LISTED RECORDS ▸
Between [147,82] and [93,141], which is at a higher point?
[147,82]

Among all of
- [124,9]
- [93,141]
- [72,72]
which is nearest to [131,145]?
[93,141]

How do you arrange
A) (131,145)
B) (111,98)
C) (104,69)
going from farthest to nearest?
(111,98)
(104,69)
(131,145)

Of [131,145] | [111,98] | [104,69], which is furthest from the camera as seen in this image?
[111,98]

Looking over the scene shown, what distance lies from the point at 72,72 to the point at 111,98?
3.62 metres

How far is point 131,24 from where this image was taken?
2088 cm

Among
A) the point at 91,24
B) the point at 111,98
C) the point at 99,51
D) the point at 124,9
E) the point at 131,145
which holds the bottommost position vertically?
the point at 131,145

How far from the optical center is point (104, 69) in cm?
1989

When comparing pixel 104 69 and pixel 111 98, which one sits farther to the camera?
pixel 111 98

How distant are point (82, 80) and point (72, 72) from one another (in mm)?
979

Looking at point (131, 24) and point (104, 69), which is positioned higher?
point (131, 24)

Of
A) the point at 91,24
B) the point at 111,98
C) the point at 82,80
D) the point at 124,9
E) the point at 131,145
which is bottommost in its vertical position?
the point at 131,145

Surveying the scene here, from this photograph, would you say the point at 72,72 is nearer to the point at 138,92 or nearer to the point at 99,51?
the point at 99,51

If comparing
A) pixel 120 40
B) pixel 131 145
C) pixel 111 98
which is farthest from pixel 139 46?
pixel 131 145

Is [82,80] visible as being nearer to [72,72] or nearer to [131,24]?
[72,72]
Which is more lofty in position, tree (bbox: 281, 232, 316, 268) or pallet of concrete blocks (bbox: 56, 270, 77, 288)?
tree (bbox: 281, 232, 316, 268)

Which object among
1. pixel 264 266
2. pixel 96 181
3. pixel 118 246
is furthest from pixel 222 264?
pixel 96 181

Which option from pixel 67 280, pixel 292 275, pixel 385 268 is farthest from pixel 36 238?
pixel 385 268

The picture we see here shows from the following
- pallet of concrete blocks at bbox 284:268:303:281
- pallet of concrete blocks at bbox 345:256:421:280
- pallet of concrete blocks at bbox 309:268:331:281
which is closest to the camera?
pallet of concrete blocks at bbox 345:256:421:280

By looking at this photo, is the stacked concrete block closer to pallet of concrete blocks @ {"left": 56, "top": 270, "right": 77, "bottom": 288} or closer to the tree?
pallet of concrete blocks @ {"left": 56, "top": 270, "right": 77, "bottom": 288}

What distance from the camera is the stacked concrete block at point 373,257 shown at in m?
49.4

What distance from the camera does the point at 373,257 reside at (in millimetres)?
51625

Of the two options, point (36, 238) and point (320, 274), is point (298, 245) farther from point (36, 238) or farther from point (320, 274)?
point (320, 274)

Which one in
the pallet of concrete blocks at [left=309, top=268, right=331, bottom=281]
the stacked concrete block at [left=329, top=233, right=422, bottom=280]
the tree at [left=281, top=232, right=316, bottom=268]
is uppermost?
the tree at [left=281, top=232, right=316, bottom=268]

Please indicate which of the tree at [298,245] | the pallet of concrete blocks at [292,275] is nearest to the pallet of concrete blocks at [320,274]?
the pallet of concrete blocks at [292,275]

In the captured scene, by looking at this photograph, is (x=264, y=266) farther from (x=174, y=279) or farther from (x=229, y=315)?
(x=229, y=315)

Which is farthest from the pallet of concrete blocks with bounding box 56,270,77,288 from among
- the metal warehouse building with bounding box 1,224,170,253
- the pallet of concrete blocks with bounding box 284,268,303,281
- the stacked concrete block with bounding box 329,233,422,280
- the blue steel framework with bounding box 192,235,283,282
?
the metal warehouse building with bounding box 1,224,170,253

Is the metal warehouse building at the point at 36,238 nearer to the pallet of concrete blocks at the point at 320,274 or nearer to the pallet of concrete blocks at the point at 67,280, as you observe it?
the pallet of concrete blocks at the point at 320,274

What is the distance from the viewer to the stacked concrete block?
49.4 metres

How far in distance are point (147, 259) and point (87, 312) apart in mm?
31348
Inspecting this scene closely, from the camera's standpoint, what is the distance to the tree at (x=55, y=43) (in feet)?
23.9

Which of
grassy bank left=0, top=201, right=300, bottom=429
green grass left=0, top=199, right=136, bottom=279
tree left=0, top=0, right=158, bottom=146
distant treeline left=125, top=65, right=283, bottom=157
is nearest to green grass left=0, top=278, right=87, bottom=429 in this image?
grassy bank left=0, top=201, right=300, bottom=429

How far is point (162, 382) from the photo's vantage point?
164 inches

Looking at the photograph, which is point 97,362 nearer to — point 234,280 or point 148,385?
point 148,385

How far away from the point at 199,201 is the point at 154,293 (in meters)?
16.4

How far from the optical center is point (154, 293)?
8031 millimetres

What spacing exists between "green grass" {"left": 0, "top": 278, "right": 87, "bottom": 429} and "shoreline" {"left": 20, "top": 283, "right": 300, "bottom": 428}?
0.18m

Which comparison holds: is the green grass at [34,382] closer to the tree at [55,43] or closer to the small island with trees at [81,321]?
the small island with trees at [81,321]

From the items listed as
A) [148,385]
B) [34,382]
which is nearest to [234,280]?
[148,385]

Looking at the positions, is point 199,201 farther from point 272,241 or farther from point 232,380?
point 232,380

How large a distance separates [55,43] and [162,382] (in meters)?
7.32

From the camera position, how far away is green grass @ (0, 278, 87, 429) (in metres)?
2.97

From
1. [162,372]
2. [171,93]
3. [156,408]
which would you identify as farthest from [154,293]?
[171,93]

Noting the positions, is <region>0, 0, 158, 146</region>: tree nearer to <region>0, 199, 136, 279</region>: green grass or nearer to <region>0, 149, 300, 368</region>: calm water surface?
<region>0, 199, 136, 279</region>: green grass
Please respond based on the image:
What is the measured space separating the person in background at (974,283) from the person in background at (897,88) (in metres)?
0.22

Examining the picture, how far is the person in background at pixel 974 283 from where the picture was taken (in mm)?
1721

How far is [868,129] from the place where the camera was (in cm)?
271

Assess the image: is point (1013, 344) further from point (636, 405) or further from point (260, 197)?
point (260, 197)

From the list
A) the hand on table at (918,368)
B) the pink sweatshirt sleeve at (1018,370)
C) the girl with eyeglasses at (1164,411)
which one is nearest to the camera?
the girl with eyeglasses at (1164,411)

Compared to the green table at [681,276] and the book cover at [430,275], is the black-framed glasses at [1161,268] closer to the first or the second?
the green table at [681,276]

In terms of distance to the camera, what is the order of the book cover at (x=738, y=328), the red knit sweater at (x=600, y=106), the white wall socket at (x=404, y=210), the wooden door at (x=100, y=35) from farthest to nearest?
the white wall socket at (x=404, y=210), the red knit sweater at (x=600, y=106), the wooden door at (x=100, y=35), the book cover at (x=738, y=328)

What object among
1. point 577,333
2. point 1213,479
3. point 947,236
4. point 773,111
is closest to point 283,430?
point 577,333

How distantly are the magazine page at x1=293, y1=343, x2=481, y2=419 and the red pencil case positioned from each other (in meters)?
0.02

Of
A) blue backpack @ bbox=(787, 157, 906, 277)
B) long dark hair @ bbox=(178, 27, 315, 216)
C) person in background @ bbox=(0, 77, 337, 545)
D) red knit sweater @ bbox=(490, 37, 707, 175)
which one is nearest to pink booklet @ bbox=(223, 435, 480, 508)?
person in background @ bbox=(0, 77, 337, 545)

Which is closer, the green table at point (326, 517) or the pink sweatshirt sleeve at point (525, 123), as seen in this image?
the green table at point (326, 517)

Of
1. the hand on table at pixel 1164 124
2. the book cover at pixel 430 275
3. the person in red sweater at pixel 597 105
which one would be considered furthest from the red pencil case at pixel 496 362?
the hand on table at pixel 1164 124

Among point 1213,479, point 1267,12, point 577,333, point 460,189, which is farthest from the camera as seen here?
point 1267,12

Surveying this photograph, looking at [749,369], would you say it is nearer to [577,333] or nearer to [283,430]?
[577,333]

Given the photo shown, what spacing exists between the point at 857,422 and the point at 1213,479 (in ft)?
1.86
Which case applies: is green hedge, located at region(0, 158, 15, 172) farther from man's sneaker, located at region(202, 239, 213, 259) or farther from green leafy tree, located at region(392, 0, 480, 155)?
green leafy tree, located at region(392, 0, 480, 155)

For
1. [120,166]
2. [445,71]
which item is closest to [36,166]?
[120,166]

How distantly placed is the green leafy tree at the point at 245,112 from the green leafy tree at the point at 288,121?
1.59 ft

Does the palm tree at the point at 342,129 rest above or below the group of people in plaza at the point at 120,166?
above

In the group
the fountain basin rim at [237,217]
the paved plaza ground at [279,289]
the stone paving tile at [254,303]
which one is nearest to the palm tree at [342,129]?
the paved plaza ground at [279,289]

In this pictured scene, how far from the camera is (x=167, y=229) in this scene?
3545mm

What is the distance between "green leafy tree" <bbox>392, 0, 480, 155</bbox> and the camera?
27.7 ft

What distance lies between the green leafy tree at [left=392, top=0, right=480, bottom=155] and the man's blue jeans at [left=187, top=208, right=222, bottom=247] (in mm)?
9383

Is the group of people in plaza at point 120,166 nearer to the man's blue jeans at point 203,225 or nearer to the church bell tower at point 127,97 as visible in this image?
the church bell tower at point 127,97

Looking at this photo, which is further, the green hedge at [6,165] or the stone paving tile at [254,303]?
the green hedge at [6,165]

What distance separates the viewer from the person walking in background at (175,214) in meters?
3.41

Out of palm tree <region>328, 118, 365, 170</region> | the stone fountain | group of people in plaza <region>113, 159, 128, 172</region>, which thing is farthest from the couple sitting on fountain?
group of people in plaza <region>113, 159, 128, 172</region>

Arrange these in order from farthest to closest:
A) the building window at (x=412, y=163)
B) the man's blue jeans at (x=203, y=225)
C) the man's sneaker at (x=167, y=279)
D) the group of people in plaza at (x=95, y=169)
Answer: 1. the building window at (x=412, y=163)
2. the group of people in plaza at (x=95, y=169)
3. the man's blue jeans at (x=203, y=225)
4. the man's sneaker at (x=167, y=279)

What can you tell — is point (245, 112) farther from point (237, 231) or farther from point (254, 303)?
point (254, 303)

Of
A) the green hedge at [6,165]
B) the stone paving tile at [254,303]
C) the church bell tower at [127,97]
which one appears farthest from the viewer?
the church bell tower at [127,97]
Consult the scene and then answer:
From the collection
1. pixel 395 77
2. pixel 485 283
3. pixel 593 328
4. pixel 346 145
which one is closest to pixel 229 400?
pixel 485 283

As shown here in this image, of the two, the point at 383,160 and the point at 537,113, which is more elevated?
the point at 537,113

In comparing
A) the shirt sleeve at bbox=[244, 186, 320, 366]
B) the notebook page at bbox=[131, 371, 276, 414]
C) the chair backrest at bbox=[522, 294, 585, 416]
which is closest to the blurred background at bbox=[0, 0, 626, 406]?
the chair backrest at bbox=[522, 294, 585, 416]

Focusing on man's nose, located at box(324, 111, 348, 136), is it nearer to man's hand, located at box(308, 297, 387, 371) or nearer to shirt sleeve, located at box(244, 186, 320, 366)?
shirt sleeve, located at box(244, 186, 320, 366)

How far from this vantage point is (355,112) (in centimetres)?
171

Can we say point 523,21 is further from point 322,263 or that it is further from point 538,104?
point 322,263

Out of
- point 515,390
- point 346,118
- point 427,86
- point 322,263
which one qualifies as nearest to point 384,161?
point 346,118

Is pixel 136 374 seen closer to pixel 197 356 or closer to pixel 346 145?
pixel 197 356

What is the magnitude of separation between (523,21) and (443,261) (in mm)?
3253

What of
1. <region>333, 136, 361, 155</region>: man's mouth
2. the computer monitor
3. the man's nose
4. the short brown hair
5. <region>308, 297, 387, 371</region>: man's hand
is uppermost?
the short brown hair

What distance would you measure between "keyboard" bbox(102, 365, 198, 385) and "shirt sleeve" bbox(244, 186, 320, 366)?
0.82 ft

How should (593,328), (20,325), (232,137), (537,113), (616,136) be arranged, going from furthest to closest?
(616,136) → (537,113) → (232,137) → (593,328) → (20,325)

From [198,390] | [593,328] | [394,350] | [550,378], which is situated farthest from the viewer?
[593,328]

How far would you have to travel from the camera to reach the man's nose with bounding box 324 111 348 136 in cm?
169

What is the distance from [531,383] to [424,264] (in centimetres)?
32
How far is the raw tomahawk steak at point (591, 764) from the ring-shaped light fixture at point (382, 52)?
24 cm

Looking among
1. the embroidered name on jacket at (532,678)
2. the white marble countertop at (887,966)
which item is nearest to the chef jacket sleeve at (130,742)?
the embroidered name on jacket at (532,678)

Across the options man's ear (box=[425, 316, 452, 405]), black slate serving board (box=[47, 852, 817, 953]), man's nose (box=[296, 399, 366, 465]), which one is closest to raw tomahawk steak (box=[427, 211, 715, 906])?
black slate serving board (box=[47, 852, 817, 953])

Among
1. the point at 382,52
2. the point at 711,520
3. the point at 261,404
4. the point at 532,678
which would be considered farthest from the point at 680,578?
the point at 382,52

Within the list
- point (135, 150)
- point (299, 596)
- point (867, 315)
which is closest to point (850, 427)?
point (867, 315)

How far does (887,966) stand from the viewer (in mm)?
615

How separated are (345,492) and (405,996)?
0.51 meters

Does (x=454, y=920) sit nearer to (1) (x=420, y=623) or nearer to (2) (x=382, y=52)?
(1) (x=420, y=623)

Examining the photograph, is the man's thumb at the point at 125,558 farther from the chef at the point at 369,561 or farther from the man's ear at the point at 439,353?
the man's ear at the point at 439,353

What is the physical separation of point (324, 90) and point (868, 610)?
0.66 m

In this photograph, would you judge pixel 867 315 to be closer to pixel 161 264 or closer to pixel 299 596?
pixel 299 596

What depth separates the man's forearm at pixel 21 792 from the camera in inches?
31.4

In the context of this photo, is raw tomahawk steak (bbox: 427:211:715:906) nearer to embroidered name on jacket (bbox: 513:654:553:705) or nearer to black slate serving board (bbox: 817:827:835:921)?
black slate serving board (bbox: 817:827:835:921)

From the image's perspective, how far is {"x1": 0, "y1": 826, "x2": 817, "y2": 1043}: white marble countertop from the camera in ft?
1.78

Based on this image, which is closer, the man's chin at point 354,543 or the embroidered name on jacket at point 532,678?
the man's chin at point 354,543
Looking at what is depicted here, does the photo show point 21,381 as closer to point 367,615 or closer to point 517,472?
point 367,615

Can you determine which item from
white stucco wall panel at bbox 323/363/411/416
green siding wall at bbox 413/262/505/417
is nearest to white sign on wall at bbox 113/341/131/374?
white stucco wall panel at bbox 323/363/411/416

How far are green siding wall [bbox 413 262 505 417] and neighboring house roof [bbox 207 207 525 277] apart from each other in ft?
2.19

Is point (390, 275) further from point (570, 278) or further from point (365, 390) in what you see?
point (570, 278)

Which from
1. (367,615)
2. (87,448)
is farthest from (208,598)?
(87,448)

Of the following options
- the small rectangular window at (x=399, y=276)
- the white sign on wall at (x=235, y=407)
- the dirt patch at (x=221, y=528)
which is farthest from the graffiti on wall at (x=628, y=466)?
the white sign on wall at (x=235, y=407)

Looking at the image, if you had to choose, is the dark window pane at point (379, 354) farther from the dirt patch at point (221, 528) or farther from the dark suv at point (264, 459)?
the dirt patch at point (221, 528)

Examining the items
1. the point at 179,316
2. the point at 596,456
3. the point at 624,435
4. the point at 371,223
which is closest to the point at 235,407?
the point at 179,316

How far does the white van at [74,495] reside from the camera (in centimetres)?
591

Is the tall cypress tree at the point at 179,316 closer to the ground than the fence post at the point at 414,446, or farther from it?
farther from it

EXERCISE INSTRUCTIONS ▸ Beginning with the line that contains "How far are", quote each line exactly through the last line of the entries above, and nothing beyond them.

SOLUTION BELOW ▸
How far are green siding wall [bbox 413 262 505 417] and neighboring house roof [bbox 207 207 525 277] apart from each other in ft?
2.19

Is point (390, 275) further from point (570, 278) or further from point (365, 390) in what you see?
point (570, 278)

Which from
1. (367,615)
2. (87,448)
is farthest from (208,598)?
(87,448)

Of the following options
- the small rectangular window at (x=399, y=276)
- the white sign on wall at (x=235, y=407)
- the dirt patch at (x=221, y=528)
which is farthest from the graffiti on wall at (x=628, y=466)?
the white sign on wall at (x=235, y=407)

Looking at the image, if you had to choose, is the dark window pane at point (379, 354) farther from the dirt patch at point (221, 528) or farther from the dark suv at point (264, 459)?
the dirt patch at point (221, 528)

Examining the items
1. the point at 179,316
2. the point at 596,456
3. the point at 624,435
4. the point at 371,223
which is closest to the point at 235,407?
the point at 179,316

How far does the white van at [74,495] reside from the camera (in centimetres)?
591

Is the tall cypress tree at the point at 179,316 closer to the ground than the fence post at the point at 414,446, or farther from it?
farther from it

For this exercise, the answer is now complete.